15 気怠さ
街灯の無機質な明かりに照らされながら見慣れた道を必死に走った。
「学校から角を曲がって.......十字路を右........!」
息切れをしながらも足を動かしただひたすら前に進んだ。無我夢中で走っていたからだろうかその時の速度は自分でも驚く程速くなっていた気がした。
電話から聞き取れた僅かな情報を頭の中で必死に組み立て、言われた場所へたどり着いた。そこには、見知らぬ男と地面へ倒れていた浅田さんの姿があった。
「浅田さん!」
「誰?君」
男は冷酷な目線でこちらへ話しかけて来た。
「札........森.......」
そう一言呟いた浅田さんにはまだ微かに意識があったが、明らかに危険な状態だった。
「札森。札森守.........お前が荒谷をやったのか」
荒谷。聞いたことの無い名前だった。
「お前浅田さんに何をした!」
「あぁ知り合いだったのか。ちょっと眠ってもらうだけだよ。気にしなくていい」
浅田さんの事には興味を示さずに淡々と呟いた。
「そうそう。荒谷の事だけどさ、別に怒ってるわけじゃねぇよ。ああいうのはいつか調子乗ってしくじるタイプだと思ってたけど意外と早かったな。まぁ人手が減ったってのはちょっと悲しいかもね」
男は少し微笑みながら話を続けたがどうにも相手の感情がつかめない。わかるのはこの男の笑顔が上っ面で出来ているという事だけだった。
「君、物を止められるんだっけ?まぁいいや。大人しく俺についてきてよ」
どこかで聞いたような台詞を静かに告げて来た。
「いいよ。NOっていう回答が来るのはわかってるから。ただ一つ言っておく事がある。俺を荒谷と同じに見ない方がいい」
男の眼付が一変した。
「覚えてないか?君がムショに送った奴だよ。運がよかったのかあいつが弱かっただけなのか知らないが自分の能力を過信しない事だ」
そう言うと男は身構えてこちらを鋭い眼差しで突き刺してきた。瞬間、素早く間合いを詰め殴りかかって来た。男の攻撃は激しく、捌ききれず腹に一撃食らってしまった。まるで大きな鉄球でも食らったような鈍く、重い一撃に膝をついて嗚咽を地面にぶつける。
「やっぱ大したことないじゃん」
男は冷徹にそう一言投げかけて来た。
「君もわかってるだろう?これは「戦闘」じゃない。一方的な「狩り」だ。無駄にこれ以上傷つくこともないだろう?大人しくついてきた方が賢明だと思うけどなぁ」
気怠そうにそういう男とは裏腹に自分の体は闘争を選んでいた。立ち上がり数歩下がって距離を取り、身構える事で改めて断るという意思をぶつけた。
「は~。だっる」
「あのさぁ.......俺だって暇じゃねぇんだよ。これ以上争って何になる?勝てないってわかってんだろ。くだらない正義感なんて捨てちまえよ」
無鉄砲に突っ込んでいく。振り下ろした拳はかわされたが、そのままそれを捨て服を掴む。男の服は止まり、困惑してる顔に一撃入れる事が出来た。
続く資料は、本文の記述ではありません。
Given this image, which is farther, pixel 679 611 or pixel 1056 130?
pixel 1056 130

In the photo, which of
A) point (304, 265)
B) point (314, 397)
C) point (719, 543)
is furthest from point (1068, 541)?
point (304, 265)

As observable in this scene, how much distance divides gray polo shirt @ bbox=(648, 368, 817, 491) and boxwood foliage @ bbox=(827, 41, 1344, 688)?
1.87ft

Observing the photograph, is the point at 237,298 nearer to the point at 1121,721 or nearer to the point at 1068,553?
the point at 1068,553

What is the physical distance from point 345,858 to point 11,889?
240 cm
「これがあいつの言ってた「止める」って事か.......ほんとだ。動かねぇや」
しかし、そのまま腕を掴まれてしまい、強靭な握力を振りほどくことが出来なかった。さっきの一撃で出た鼻血を右腕で拭いながら男は続けた。
「荒谷の陳腐な能力には勝てたかも知れねぇけどよぉ......俺だったらどうかな?」
その瞬間、男の腕から電気が流れて来るのが分かった。全身が痺れ、腕を離されたと同時に倒れてしまった。
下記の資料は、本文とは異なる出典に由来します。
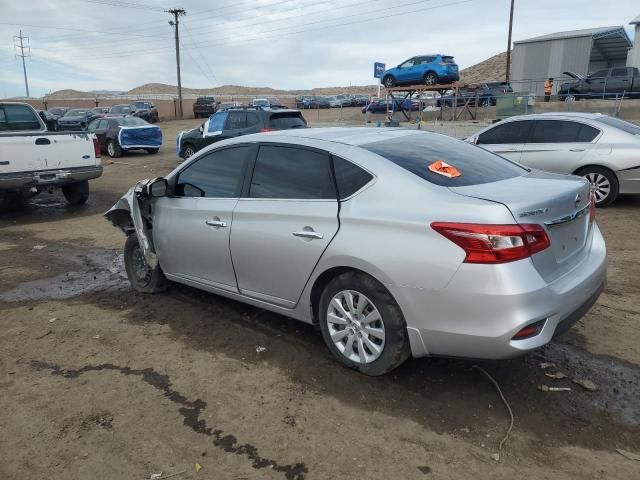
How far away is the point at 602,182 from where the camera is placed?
8.50m

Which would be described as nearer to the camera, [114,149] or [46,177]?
[46,177]

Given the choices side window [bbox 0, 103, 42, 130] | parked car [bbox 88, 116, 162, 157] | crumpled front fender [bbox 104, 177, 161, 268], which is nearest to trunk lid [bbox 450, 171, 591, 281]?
crumpled front fender [bbox 104, 177, 161, 268]

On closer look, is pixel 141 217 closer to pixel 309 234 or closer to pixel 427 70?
pixel 309 234

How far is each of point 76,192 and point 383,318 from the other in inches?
356

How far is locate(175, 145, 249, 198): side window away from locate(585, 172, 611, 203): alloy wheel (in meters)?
6.34

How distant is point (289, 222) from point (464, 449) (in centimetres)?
182

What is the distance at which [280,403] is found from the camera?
338 centimetres

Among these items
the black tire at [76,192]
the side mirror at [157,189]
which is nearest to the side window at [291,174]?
the side mirror at [157,189]

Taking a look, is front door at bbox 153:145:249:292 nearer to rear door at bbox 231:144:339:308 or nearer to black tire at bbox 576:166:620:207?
rear door at bbox 231:144:339:308

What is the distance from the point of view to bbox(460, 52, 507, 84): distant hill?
7769 cm

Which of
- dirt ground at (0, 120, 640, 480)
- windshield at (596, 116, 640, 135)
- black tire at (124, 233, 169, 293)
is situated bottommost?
dirt ground at (0, 120, 640, 480)

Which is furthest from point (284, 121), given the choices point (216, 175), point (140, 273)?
point (216, 175)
「電気.......シンプルだけど結構使えるぜ?ちょっと気絶させるくらいは容易い。その気になればお前の全身黒焦げだ」
得意げそうに話す男はこちらへゆっくりと歩み寄ってきた。ダメかと思ったその時だった。
「守!」
石田さんだった。倒れている高校生二人と男一人。何があったかは大体察しがつくだろう。
「誰だあんた.........あぁ。もしかして荒谷の言ってたやつ?」
視線をこちらへ向けてそう言った。
「あんたも能力者?大漁だなぁ.......今日は」
「俺の連れに何してくれてんだお前」
石田さんの一言はいつにもまして頼もしく聞こえた。
「守!二人担いで逃げるのは無理だ。走れるか?」
「走れます!」
力任せに答え、痺れる体を無理やり動かし浅田さんの方へ駆け寄った。
「この場は任せろ!お前は出来るだけ遠くへ!」
その声を後に、浅田さんに肩を貸しながら前へとただひたすら走った。